Fonterra has reported a massive 170 per cent jump in profit to a record $NZ1.6 billion ($1.47 billion).
But the giant New Zealand co-operative has cut the farmgate milk price paid to its New Zealand farmers.
Its Australian arm recorded a 65pc drop in profit, despite revenue growth.
Fonterra chief executive Miles Hurrell announced the 2023 results on Thursday, September 21.
He said the co-op had delivered strong earnings and made progress against key strategic initiatives in the past year.
But he acknowledged this was against the backdrop of a farmgate milk price reduction for its NZ suppliers.
Fonterra's final farmgate milk price for 2023 is $NZ8.22 ($7.57) a kilogram milk solids, down from a record $NZ9.20 ($A8.48/kg MS) last year.
"Our 2022/23 season farmgate milk price was impacted by reduced demand for whole milk powder from key importing regions," Mr Hurrell said.
"As the financial year progressed, we saw Global Dairy Trade prices drop, with the average whole milk powder price down 16pc compared to last season."
But Mr Hurrell pointed to the full year share dividend of $NZ0.50 ($0.46) per share to farmer owners and unit holders, including interim dividend of 10 cents ($0.09) per share.
The co-op also returned tax free $NZ0.50 ($0.46) per share to shareholders and unit holders in August, following the divestment of it Chilean business Soprole.
Mr Hurrell said this gave a final cash pay-out to farmers of $NZ9.22 ($8.50) per share backed kg MS.
The Australian business achieved another year of growth, despite challenging conditions.
Sales volumes were up 4pc and revenue up 21pc to $NZ2.5 million ($2.3 million).
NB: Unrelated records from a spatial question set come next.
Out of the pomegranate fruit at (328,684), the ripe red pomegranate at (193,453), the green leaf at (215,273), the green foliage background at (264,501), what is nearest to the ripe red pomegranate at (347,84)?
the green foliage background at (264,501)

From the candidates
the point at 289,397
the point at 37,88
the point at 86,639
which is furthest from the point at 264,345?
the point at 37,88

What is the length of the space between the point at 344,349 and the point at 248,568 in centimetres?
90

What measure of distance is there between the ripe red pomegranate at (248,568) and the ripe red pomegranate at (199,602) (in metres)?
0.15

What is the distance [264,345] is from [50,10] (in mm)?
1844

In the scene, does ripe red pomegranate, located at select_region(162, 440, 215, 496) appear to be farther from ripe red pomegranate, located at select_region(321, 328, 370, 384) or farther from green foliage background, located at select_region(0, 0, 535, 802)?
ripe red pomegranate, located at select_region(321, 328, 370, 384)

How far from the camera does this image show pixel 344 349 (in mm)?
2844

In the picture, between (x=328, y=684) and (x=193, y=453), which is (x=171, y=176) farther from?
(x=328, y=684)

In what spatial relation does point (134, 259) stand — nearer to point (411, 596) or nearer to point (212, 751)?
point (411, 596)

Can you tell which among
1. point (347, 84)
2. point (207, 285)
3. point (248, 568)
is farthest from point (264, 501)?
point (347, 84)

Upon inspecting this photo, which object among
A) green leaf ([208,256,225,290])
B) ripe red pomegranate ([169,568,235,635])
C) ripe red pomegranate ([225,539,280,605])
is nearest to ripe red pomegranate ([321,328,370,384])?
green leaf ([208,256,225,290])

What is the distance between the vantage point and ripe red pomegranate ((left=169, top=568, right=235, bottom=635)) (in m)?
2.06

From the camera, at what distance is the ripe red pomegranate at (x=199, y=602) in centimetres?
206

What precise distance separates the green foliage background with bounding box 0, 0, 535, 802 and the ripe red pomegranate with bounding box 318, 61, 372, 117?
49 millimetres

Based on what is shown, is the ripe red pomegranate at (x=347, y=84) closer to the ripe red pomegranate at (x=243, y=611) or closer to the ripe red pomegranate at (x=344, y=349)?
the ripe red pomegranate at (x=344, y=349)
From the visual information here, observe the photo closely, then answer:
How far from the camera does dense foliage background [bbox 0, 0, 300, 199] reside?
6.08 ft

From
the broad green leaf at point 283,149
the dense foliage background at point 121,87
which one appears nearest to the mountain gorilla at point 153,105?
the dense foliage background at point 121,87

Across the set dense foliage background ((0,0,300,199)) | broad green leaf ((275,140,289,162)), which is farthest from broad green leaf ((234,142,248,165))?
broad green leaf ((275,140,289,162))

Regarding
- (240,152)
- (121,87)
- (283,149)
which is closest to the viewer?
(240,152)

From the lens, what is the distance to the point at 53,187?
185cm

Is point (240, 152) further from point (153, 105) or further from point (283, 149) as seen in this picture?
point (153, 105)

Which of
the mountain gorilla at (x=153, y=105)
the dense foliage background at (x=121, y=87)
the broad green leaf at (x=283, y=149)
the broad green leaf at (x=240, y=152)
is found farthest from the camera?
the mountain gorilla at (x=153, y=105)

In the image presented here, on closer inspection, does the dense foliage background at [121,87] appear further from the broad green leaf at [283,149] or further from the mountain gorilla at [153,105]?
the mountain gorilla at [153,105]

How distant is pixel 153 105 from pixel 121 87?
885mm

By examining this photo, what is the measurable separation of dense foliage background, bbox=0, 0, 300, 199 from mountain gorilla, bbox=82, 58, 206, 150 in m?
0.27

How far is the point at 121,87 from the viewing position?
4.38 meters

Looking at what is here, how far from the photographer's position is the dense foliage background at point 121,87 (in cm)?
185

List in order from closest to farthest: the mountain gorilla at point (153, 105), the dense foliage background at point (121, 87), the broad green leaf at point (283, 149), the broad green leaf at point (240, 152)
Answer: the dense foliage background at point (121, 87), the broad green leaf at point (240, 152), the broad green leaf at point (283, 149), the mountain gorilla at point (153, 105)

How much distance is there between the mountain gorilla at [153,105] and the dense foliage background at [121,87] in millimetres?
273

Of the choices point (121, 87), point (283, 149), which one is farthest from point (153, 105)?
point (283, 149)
But profit after tax was down 65pc to $NZ23 million ($21.9 million), due in part to a 23pc lift in operating costs.
Fonterra said it had faced significant challenges in Australia, including volatile economic conditions, inflationary pressures for consumers and farmers and a declining Australian milk pool.
Effective portfolio management in the ingredients business, leveraging high global commodity prices, combined with effective price management in consumer and foodservice, had helped offset significant inflationary pressures across the business, it said.
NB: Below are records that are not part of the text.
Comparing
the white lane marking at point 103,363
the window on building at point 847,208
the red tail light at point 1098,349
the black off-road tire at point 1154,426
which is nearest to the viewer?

The Australian arm's consumer brands business continued to grow in market share during the year.
Rate increases on borrowings led to higher net finance costs.
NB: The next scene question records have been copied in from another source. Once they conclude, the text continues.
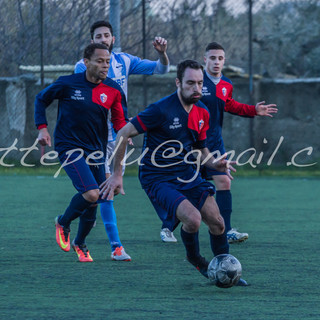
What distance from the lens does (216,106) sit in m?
7.36

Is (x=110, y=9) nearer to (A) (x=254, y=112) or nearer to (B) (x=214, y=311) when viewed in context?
(A) (x=254, y=112)

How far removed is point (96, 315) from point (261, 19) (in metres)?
12.2

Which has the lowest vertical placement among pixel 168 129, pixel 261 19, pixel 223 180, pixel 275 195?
pixel 275 195

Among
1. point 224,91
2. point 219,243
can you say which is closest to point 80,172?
point 219,243

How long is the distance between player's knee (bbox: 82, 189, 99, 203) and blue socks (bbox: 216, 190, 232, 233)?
4.84 ft

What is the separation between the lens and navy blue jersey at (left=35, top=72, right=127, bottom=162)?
243 inches

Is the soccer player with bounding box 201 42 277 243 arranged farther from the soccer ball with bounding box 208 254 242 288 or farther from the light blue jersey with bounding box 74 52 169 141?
the soccer ball with bounding box 208 254 242 288

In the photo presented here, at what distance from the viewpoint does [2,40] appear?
50.0 feet

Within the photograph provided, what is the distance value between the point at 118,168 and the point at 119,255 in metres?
1.06

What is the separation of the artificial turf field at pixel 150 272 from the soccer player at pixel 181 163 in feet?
1.19

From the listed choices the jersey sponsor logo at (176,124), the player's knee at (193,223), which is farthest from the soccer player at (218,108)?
the player's knee at (193,223)

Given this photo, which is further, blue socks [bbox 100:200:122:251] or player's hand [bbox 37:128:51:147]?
blue socks [bbox 100:200:122:251]

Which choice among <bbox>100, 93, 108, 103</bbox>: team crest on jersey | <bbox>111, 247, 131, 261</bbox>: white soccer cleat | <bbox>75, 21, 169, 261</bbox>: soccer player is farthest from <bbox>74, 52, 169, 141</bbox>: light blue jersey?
<bbox>111, 247, 131, 261</bbox>: white soccer cleat

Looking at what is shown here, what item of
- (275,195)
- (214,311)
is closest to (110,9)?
(275,195)
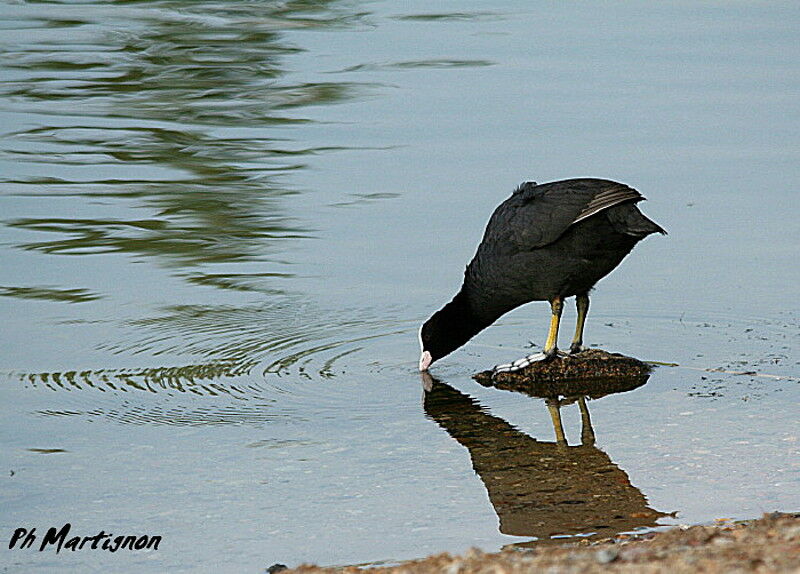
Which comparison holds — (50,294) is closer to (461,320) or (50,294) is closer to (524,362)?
(461,320)

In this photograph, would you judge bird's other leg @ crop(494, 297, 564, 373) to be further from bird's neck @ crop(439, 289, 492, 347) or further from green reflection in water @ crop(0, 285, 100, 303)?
green reflection in water @ crop(0, 285, 100, 303)

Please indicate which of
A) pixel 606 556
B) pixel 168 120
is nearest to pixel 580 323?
pixel 606 556

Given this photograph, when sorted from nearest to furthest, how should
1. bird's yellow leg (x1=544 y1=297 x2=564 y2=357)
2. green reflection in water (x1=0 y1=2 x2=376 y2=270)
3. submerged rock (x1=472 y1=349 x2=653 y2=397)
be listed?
1. submerged rock (x1=472 y1=349 x2=653 y2=397)
2. bird's yellow leg (x1=544 y1=297 x2=564 y2=357)
3. green reflection in water (x1=0 y1=2 x2=376 y2=270)

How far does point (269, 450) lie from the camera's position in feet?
17.6

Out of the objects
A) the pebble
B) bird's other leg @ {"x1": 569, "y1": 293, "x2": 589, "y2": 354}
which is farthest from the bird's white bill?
the pebble

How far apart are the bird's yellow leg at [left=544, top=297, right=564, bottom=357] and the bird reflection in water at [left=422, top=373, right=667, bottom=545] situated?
1.02 feet

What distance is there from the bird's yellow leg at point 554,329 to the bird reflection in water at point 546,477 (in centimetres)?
31

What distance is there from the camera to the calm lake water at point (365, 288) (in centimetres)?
488

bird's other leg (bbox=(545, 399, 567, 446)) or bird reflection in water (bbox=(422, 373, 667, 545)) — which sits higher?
bird reflection in water (bbox=(422, 373, 667, 545))

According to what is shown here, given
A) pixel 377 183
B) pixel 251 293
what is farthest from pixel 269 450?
pixel 377 183

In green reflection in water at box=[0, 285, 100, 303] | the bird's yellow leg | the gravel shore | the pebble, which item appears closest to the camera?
the gravel shore

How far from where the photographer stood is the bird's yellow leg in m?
6.35

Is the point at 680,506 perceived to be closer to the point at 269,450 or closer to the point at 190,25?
the point at 269,450

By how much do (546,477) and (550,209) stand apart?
1627 millimetres
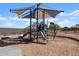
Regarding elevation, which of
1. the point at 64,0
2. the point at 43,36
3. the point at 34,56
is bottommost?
the point at 43,36

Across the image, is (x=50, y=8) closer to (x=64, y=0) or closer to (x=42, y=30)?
(x=42, y=30)

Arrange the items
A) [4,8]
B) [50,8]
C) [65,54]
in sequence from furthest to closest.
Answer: [50,8]
[4,8]
[65,54]

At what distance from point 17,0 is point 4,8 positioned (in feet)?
12.1

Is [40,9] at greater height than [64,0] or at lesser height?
lesser

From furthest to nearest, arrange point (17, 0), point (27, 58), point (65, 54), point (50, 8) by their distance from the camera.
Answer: point (50, 8)
point (17, 0)
point (65, 54)
point (27, 58)

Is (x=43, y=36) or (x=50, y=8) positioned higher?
(x=50, y=8)

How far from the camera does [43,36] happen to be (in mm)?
18875

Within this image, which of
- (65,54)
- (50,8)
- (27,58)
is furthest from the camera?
(50,8)

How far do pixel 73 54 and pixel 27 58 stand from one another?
8.56ft

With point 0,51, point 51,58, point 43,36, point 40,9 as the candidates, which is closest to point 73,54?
point 51,58

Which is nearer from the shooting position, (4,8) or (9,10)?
(4,8)

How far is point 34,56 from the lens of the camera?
39.4 feet

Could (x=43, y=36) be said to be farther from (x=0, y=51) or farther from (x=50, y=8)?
(x=0, y=51)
Fonterra held its Australian milk collection at 106 million kilograms of milk solids, despite the declining Australian milk pool.
But that declining milk pool led the company to paying a record-high milk price to Australian farmers, which impacted on earnings.
Mr Hurrell said there were a number of key drivers that drove the overall profit boost.
This included favourable margins in the ingredients channel, in particular, cheese and protein.
"We also saw improved performance in our foodservice channel due to increased product pricing and higher demand as Greater China's lockdown restrictions started to ease from the start of calendar year 2023," he said.
"Further, across the second half, the operating performance of our consumer channel strengthened due to improved pricing."